In chronic heart failure, elevated plasma norepinephrine (NE) levels and a disparity between the neuronal release and the effective reuptake of NE lead to an increased concentration of NE in the presynaptic cleft, causing a downregulation of the myocardial beta-adrenoceptors. The clinical and prognostic effectiveness of beta-blocker therapy has been shown in patients with chronic heart failure in several large trials. The purpose of this study was to investigate the effect of long-term beta-blocker therapy on the cardiac adrenergic nervous system as assessed by the myocardial uptake of 123I-metaiodobenzylguanidine (MIBG), an analog of NE, in idiopathic dilated cardiomyopathy (IDC).
Methods: In 10 patients with IDC and stable chronic heart failure the myocardial MIBG uptake was measured at baseline and at 1 y (median, 11.5 mo) after treatment with beta-blockers (metoprolol, n = 5; bisoprolol, n = 1; and carvedilol, n = 4) in addition to standard medication. In parallel with the changes in MIBG uptake, the New York Heart Association functional class, the left ventricular ejection fraction (LVEF), and the left ventricular end-diastolic diameter (LVEDD) were documented before and after 1 y of therapy with beta-blockers.

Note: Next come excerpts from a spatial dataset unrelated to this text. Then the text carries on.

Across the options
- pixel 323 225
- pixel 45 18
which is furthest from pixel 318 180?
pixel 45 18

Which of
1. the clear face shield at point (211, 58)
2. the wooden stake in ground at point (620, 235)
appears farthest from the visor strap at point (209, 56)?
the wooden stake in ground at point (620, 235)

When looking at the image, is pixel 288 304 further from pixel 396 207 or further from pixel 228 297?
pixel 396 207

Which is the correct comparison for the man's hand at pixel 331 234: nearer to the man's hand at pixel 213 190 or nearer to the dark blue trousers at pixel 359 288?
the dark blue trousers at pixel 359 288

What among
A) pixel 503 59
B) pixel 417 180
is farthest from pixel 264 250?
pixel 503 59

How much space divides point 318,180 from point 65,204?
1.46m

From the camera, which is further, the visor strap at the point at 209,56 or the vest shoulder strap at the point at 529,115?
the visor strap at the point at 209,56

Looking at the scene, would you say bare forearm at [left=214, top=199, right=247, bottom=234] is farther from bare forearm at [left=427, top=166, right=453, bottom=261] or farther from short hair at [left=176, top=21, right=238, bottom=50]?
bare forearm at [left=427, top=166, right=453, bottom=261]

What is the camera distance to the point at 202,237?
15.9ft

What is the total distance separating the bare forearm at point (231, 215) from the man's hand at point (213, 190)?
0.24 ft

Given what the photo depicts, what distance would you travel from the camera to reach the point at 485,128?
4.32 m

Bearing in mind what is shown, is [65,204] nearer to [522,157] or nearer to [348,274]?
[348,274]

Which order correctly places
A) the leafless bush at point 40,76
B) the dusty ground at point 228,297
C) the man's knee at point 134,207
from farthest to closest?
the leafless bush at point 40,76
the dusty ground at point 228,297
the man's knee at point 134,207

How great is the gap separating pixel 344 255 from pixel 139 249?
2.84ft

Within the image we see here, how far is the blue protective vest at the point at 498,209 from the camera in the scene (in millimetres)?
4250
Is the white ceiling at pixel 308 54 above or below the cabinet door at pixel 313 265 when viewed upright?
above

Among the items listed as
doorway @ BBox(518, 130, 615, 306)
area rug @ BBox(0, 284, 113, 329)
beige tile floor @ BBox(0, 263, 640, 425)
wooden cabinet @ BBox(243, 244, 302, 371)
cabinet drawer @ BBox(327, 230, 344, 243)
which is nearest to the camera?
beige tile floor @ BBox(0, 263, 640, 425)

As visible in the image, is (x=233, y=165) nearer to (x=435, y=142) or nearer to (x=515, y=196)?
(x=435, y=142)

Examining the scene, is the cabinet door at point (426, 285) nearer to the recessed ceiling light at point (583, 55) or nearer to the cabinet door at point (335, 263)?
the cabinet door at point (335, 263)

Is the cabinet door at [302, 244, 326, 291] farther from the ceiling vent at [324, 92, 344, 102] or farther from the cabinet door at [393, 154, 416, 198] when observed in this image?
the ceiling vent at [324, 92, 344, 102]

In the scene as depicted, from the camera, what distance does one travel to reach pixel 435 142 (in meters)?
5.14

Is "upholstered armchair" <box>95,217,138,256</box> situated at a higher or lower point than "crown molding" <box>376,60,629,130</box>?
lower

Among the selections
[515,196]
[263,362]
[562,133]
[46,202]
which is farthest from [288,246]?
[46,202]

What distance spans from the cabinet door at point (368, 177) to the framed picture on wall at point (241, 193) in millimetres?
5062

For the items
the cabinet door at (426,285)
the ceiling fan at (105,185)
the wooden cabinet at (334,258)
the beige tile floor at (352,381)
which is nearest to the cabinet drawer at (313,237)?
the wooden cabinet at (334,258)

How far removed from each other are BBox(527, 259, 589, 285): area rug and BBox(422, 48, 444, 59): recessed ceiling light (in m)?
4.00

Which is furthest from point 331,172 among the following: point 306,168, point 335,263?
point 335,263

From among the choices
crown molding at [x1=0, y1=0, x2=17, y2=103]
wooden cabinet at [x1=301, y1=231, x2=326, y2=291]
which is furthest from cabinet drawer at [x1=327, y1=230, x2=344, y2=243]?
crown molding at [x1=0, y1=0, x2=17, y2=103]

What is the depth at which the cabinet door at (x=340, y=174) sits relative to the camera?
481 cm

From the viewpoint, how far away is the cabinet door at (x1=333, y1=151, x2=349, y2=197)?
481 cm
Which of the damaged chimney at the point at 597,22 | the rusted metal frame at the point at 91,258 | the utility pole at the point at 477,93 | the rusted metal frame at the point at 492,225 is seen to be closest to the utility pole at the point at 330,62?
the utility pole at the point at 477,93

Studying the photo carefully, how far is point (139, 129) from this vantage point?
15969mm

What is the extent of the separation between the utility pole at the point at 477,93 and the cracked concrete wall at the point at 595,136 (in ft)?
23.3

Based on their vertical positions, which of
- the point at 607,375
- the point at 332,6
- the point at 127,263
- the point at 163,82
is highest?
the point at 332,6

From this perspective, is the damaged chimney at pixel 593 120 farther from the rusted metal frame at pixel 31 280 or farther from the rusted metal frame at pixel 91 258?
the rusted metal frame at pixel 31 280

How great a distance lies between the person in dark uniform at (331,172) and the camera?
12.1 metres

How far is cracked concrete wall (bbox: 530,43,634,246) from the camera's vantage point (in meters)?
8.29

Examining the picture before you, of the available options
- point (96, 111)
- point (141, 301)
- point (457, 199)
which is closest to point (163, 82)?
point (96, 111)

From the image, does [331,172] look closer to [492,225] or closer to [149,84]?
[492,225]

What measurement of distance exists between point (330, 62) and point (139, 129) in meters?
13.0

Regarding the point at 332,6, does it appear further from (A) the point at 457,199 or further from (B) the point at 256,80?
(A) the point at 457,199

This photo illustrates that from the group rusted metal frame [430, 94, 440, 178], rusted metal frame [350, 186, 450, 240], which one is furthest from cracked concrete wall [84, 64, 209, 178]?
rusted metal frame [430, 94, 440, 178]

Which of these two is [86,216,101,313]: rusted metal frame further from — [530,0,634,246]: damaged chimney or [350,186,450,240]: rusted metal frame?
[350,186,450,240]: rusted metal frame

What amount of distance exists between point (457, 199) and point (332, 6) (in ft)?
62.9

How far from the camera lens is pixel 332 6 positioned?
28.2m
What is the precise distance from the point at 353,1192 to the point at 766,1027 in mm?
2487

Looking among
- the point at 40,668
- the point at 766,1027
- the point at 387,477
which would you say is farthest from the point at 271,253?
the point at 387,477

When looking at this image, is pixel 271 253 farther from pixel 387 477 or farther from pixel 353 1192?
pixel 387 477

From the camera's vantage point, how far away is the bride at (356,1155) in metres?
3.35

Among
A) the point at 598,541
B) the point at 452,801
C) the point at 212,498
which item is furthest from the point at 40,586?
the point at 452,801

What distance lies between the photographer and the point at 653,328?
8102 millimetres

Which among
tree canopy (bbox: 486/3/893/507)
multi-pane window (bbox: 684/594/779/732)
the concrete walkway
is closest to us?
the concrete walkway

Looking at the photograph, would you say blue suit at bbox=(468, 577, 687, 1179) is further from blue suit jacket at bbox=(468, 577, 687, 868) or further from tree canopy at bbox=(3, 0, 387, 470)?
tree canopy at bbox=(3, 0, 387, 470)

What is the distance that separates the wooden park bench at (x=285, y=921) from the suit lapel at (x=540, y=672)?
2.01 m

Results: During the 1-y follow-up, a significant increase in myocardial 123I-MIBG uptake (P = 0.005) in parallel with an improved LVEF (P = 0.005) and a reduced LVEDD (P = 0.019) was found. A trend toward an improvement of the New York Heart Association functional class under the beta-blocker therapy (P = 0.139) was also found.
Conclusion: Assessment of the myocardial 123I-MIBG uptake is a useful noninvasive tool for evaluating changes in cardiac sympathetic nerve activity under medical therapy. Long-term treatment with beta-blockers in IDC causes a recovery of the cardiac adrenergic nervous system concomitantly with a clinical and hemodynamic improvement.